The house is decorated to show the extensive collection of dishes and tableware.
From 1907 to 1927, Mr. and Mrs. Gustav Buek owned and lived in the house. They furnished every room with antique period and colonial revival pieces and John Howard Payne memorabilia. Sadly, they don’t have John Howard Payne t-shirts or baseball caps for sale.
Home Sweet Home Museum’s tiny dining room displays blue transferware on the wall and a 19th-century willow pattern on the table.
Much to my joy, my tour guide told me no one hung a gun above their fireplace. The guns on display are not history but the folly of a dizzy decorator.
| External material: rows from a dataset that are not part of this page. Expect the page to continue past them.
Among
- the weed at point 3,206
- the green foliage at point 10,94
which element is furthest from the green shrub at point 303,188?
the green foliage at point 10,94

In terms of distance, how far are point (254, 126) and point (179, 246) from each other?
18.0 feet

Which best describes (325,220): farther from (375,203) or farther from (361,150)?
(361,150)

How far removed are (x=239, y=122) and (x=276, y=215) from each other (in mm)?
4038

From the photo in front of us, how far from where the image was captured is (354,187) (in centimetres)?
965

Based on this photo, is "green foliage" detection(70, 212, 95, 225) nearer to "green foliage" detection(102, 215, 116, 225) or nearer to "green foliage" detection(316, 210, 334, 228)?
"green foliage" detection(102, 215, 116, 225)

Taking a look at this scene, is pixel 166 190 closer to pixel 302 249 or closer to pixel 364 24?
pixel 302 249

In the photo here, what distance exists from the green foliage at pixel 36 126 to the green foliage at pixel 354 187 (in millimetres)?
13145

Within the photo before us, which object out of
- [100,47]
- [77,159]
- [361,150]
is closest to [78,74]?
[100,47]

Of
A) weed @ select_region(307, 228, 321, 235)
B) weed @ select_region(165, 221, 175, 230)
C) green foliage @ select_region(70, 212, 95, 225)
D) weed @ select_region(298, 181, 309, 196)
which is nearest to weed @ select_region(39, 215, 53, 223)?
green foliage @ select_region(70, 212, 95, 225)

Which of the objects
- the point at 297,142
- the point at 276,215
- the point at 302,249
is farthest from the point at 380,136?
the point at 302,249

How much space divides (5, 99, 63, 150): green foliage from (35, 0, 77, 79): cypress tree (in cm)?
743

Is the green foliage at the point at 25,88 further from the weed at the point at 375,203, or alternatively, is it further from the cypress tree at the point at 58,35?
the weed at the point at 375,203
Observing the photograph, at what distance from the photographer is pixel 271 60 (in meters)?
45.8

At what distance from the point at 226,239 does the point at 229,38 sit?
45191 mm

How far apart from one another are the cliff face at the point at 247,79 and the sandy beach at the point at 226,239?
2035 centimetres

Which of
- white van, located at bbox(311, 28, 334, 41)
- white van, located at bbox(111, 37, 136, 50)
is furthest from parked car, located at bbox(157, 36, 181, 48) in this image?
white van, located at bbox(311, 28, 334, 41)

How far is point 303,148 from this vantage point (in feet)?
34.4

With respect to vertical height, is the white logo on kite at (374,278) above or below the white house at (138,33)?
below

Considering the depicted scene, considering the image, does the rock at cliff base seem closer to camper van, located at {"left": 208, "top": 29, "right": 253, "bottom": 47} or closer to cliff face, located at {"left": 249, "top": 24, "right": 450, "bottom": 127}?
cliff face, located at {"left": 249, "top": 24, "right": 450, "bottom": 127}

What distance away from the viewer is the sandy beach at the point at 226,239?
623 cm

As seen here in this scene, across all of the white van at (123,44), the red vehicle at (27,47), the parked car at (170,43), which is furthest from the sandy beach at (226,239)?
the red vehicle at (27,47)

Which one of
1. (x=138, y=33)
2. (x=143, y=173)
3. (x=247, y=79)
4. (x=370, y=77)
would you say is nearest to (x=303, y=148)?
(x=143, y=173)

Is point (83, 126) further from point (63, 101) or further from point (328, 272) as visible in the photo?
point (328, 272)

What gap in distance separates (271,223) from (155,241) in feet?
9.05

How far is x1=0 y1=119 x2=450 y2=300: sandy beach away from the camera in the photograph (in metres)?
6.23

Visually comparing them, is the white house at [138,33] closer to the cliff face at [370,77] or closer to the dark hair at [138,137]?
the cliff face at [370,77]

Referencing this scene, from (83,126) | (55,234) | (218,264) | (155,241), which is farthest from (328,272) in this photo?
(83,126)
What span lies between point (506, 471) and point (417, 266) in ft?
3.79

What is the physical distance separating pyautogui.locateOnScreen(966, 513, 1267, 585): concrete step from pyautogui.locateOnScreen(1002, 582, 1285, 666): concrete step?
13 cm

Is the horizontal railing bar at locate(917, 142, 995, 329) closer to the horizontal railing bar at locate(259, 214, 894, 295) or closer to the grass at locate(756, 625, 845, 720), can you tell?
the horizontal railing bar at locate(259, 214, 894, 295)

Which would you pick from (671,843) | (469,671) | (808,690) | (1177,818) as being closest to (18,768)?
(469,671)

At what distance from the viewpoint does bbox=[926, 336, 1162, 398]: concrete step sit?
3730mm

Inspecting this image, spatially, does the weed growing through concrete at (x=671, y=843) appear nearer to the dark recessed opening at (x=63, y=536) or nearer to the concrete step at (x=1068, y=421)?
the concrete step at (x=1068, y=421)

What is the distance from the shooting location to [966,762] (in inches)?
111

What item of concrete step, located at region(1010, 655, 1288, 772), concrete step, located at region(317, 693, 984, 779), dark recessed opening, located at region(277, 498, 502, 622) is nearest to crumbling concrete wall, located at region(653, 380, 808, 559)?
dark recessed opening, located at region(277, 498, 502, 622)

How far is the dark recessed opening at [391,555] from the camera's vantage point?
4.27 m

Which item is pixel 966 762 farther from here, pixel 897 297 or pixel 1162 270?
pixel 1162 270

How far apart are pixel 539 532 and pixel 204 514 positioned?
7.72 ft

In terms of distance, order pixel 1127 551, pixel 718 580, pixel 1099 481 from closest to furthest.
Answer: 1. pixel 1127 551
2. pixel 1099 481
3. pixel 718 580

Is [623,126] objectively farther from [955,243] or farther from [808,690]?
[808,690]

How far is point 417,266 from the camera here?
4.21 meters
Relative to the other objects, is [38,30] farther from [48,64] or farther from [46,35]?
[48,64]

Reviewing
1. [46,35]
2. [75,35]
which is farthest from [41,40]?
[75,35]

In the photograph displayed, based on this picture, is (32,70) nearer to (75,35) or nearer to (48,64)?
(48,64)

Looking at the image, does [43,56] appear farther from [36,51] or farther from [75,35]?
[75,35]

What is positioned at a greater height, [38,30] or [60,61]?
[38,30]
Before insulin was discovered in 1921, people with diabetes were treated with strict diets and other lifestyle measures that were not very effective. Some patients had very strict diets low in carbohydrates and sugar, high in fat and protein, and as low as 450 calories daily. These diets could sometimes cause patients to die of starvation.
On an earlier visit, another Home Sweet Home tour guide, Francine, mentioned something to me about the witch trials in East Hampton and Connecticut that preceded the Witch trials in Salem, MA. So when I asked my tour guide about the witch trial, his eyes sparkled because his wife had written a book about it.
The most famous witch trials involved Elizabeth “Goody” Garlick, who was accused and tried for witchcraft following the mysterious death of a 16-year-old girl named Elizabeth, the daughter of Lion Gardiner, an English engineer and colonist who founded the first English settlement in New York.
In the summer of 2008, Ralph Lauren Corporation made a four-year commitment to financially assist in preserving the Mulford Farm homestead and land. The Mulford Farm, listed on the National Register of Historic Places, is considered one of America’s most significant, intact English Colonial farmsteads. Originally the site of three successive blacksmith shops, by 1680, the Mulford Farm was a family farmstead of approximately fourteen acres. It was home to more than ten generations of families, mainly the Mulfords, until 1949.